----- Excerpted passage -----

From: Gao Xiang <xiang@kernel.org>
To: Nithurshen <nithurshen.dev@gmail.com>
Cc: linux-erofs@lists.ozlabs.org, hsiangkao@linux.alibaba.com,
xiang@kernel.org
Subject: Re: [PATCH 1/2] fsck.erofs: introduce multi-threaded decompression with static batching
Date: Sun, 7 Jun 2026 09:50:39 +0800 [thread overview]
Message-ID: <aiTObzdT2gThkwln@debian> (raw)
In-Reply-To: <20260523003757.13078-2-nithurshen.dev@gmail.com>
Hi Nithurshen,
On Sat, May 23, 2026 at 06:07:56AM +0530, Nithurshen wrote:
> Currently, fsck.erofs extracts files synchronously. When decompressing
> heavily packed images (like LZ4HC with 4K pclusters), the main thread
> spends the majority of its time blocked on a combination of synchronous
> vfs_write() syscalls and LZ4_decompress_safe(), bottlenecking overall
> extraction speed.
>
> This patch introduces a scalable, multi-threaded decompression framework
> using the existing erofs_workqueue infrastructure to decouple compute
> from the main thread's I/O.
>
> To prevent massive scheduling overhead (futex contention) where worker
> threads spend more CPU time waking up than actually decompressing small
> 4KB clusters, this implementation introduces a batching context. The
> main thread collects an array of sequential pclusters (temporarily hard-
> capped at Z_EROFS_PCLUSTER_BATCH_SIZE = 32) before submitting a single
> erofs_work unit.
>
> Key details of this implementation:
> - The worker pool is dynamically sized based on available system CPUs.
> - Decompression tasks take strict ownership of the raw and output
> buffers (safely tracking memory via a `free_out` flag) to prevent
> data races and memory leaks.
> - Output buffers are explicitly zero-initialized via calloc() to
> prevent trailing garbage bytes from leaking into extracted files.

-----

Request 1 -
Answer these questions from the fsck.erofs patch message:
(a) At what value is the number of pclusters per batch temporarily capped?
(b) On what basis is the size of the worker pool determined?
(c) Which function is used to zero-initialize the output buffers?
Request 2 - According to the fsck.erofs patch message, why does the main thread gather sequential pclusters into a batch before submitting a single erofs_work unit? Answer in one to three sentences.
Request 3 - Extend the fsck.erofs patch message, beginning right after its final line.

----- Material -----

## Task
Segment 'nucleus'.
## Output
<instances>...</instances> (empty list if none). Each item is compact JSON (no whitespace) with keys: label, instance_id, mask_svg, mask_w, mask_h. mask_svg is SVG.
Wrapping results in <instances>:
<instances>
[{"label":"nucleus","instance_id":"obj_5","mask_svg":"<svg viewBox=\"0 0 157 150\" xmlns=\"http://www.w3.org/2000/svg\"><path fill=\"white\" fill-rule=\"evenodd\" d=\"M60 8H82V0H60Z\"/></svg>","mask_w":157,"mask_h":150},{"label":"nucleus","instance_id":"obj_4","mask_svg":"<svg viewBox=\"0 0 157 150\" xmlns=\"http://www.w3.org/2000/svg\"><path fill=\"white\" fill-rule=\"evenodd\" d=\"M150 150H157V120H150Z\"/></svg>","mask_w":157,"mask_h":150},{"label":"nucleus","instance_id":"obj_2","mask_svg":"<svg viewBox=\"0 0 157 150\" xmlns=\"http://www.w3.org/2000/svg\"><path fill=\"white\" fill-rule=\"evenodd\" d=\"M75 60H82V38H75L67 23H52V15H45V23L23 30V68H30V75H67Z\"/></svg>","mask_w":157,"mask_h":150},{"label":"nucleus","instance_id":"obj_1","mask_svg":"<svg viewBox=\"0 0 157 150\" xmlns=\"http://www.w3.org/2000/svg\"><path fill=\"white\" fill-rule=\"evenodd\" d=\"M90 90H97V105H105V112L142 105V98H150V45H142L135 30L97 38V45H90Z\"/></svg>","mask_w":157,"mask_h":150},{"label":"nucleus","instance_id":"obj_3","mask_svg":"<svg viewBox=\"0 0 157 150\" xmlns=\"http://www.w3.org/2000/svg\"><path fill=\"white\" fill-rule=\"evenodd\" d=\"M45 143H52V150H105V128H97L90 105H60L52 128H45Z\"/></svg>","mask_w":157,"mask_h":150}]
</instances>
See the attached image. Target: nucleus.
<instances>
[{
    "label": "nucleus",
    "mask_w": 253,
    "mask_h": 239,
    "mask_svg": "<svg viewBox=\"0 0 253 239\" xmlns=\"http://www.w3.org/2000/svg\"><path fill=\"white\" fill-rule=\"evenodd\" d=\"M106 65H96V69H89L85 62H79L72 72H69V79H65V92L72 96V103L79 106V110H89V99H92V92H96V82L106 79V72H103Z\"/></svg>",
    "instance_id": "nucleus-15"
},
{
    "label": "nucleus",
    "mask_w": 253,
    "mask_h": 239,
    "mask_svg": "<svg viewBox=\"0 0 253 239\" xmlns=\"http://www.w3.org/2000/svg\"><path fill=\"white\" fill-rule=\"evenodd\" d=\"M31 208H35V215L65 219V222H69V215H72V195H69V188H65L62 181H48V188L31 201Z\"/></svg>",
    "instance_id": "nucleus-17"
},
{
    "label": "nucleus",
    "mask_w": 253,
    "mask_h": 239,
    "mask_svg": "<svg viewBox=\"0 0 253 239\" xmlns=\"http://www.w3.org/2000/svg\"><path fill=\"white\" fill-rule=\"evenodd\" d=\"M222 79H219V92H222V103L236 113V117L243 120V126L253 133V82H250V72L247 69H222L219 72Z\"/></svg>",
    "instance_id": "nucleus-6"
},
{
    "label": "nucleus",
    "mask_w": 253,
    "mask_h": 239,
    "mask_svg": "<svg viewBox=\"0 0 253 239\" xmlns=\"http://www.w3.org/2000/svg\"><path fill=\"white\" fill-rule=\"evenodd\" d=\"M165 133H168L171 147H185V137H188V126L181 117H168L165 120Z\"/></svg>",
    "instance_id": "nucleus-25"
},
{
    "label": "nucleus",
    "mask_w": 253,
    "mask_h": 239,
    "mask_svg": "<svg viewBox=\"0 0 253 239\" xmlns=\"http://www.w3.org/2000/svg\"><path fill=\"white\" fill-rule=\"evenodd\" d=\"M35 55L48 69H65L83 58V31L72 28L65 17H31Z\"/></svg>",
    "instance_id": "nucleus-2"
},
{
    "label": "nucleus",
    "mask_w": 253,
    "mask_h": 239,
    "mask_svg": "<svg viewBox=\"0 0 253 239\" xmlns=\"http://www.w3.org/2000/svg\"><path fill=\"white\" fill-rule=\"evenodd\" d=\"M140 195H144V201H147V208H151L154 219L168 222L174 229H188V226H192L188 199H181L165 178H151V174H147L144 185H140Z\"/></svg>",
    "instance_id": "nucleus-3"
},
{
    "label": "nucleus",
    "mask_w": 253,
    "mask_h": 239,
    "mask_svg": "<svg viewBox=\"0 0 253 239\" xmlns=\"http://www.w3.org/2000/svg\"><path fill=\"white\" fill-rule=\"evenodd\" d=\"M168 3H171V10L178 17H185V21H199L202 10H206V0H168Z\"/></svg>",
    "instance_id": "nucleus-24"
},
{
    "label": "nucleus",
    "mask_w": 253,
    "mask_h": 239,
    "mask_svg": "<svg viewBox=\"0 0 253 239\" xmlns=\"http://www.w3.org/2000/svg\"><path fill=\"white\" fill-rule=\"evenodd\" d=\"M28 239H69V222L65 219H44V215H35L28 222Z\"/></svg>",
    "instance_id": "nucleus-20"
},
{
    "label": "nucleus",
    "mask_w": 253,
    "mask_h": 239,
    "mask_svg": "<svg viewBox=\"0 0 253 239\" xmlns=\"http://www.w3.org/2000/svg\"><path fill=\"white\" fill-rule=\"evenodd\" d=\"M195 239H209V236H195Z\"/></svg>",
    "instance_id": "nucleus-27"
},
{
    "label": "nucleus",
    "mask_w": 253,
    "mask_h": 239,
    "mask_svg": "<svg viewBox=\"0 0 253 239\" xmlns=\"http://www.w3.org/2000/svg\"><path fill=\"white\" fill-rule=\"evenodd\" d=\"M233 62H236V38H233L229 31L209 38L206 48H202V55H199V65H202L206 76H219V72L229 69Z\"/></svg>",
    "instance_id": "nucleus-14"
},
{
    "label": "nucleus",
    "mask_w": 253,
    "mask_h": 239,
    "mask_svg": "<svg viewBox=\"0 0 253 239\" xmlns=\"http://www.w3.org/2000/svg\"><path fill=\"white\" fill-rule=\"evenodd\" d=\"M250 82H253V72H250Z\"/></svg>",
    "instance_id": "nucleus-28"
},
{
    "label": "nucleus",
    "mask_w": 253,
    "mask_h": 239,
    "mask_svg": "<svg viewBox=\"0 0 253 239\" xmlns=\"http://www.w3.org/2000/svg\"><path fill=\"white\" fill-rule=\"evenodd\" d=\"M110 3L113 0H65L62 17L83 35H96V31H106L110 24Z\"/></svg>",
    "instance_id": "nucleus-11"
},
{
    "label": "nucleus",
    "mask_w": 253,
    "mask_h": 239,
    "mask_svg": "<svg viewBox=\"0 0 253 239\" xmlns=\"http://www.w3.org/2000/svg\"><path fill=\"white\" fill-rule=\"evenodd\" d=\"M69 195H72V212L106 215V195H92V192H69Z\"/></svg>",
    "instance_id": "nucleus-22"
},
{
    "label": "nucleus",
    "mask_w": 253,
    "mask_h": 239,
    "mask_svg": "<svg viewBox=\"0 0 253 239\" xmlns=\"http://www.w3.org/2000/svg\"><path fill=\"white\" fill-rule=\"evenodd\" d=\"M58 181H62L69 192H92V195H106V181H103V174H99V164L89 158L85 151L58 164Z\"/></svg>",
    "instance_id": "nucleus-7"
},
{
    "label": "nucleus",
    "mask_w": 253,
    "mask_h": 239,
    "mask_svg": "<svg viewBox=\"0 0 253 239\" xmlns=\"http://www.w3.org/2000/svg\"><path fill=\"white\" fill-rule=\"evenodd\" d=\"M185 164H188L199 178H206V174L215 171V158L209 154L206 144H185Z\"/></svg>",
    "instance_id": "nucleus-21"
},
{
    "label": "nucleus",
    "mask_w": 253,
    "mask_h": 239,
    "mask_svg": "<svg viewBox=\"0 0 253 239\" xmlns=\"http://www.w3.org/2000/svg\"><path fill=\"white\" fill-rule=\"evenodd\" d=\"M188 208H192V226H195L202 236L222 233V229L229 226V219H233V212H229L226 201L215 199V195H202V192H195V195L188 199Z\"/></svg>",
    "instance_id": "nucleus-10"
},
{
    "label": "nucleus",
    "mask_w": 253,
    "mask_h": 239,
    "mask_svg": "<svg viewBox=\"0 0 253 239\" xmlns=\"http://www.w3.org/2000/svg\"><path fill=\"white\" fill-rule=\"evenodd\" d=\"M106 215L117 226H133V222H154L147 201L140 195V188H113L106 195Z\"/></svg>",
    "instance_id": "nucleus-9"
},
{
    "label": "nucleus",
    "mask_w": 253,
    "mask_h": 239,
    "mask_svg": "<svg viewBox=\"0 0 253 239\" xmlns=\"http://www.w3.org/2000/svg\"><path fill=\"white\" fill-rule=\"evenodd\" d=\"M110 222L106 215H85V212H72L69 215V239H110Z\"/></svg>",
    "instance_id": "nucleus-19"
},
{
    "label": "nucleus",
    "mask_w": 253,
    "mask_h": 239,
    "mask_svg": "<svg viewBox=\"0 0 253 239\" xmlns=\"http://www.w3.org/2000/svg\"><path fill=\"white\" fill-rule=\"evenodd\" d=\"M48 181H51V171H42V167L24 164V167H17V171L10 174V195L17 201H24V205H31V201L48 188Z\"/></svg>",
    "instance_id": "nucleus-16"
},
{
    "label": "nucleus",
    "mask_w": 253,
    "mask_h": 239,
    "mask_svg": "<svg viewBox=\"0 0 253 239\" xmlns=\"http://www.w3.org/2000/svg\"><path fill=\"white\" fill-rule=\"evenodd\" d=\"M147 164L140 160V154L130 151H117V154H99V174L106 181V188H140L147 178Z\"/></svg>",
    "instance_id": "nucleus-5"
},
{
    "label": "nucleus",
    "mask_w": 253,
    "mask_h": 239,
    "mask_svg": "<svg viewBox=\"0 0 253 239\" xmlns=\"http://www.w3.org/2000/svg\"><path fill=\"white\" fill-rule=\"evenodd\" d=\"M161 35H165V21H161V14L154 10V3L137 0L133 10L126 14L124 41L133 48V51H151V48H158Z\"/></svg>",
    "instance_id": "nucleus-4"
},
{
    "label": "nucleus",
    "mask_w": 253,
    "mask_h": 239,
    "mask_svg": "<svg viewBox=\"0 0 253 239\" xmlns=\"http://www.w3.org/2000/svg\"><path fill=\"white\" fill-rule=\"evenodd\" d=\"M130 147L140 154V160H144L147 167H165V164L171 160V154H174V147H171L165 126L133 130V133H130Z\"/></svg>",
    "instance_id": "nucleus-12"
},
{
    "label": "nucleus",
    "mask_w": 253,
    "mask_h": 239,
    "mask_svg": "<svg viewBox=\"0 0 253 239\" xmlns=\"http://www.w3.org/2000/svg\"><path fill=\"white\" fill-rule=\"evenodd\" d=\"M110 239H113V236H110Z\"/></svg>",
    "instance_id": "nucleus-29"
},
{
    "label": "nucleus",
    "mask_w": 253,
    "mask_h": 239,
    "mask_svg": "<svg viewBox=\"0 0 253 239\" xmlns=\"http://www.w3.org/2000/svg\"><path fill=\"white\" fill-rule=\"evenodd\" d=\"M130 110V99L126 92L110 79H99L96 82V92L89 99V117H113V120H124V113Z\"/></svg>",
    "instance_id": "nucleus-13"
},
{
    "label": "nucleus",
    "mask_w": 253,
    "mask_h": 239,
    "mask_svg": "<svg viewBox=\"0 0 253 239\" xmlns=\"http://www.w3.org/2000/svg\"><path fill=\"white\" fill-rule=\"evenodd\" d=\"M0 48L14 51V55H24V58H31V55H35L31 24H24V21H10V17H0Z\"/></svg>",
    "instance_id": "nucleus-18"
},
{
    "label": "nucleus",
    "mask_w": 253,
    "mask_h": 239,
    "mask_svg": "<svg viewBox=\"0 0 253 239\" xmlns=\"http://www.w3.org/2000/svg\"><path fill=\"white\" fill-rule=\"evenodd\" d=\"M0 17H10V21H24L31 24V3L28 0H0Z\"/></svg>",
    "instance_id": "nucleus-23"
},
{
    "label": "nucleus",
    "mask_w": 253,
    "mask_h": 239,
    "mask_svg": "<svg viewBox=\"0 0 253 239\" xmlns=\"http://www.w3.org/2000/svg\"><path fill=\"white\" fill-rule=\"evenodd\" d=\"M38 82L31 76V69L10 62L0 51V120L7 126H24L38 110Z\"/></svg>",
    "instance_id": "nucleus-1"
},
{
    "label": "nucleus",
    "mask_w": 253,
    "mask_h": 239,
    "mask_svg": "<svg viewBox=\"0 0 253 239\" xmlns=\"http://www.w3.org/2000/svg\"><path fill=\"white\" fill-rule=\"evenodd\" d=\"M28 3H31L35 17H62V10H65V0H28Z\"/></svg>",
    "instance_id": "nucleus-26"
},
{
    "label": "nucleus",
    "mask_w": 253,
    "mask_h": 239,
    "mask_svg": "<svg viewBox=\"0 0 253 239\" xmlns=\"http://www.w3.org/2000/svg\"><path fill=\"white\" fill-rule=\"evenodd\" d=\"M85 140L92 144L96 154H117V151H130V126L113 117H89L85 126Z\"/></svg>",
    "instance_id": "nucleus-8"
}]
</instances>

-----

Response 1 -
(a) 32, set as Z_EROFS_PCLUSTER_BATCH_SIZE.
(b) It is sized dynamically, based on the available system CPUs.
(c) calloc().

Response 2 - Batching prevents massive scheduling overhead from futex contention. Without it, worker threads would spend more CPU time waking up than actually decompressing small 4KB clusters.

Response 3 -
> - Tail-end packed fragments are processed synchronously by the main
> thread, as their minimal overhead does not benefit from asynchronous
> offloading.
>
> Signed-off-by: Nithurshen <nithurshen.dev@gmail.com>
> ---
> fsck/main.c | 234 +++++++++++++++++----------------------
> include/erofs/internal.h | 18 ++-
> lib/data.c | 203 +++++++++++++++++++++++----------
> 3 files changed, 265 insertions(+), 190 deletions(-)
>
> diff --git a/fsck/main.c b/fsck/main.c
> index 16cc627..d7810e8 100644
> --- a/fsck/main.c
> +++ b/fsck/main.c
> @@ -8,14 +8,18 @@
> #include <time.h>
> #include <utime.h>
> #include <unistd.h>
> +#include <pthread.h>
> #include <sys/stat.h>
> #include "erofs/print.h"
> #include "erofs/decompress.h"
> #include "erofs/dir.h"
> #include "erofs/xattr.h"
> +#include "erofs/workqueue.h"
> #include "../lib/compressor.h"
> #include "../lib/liberofs_compress.h"
>
> +extern struct erofs_workqueue erofs_wq;
> +
> static int erofsfsck_check_inode(erofs_nid_t pnid, erofs_nid_t nid);
>
> struct erofsfsck_dirstack {
> @@ -505,135 +509,95 @@ out:
>
> static int erofs_verify_inode_data(struct erofs_inode *inode, int outfd)
> {
> - struct erofs_map_blocks map = {
> - .buf = __EROFS_BUF_INITIALIZER,
> - };
> - bool needdecode = fsckcfg.check_decomp && !erofs_is_packed_inode(inode);
> - int ret = 0;
> - bool compressed;
> - erofs_off_t pos = 0;
> - u64 pchunk_len = 0;
> - unsigned int raw_size = 0, buffer_size = 0;
> - char *raw = NULL, *buffer = NULL;
> -
> - erofs_dbg("verify data chunk of nid(%llu): type(%d)",
> - inode->nid | 0ULL, inode->datalayout);
> -
> - compressed = erofs_inode_is_data_compressed(inode->datalayout);
> - while (pos < inode->i_size) {
> - unsigned int alloc_rawsize;
> -
> - map.m_la = pos;
> - ret = erofs_map_blocks(inode, &map, EROFS_GET_BLOCKS_FIEMAP);
> - if (ret)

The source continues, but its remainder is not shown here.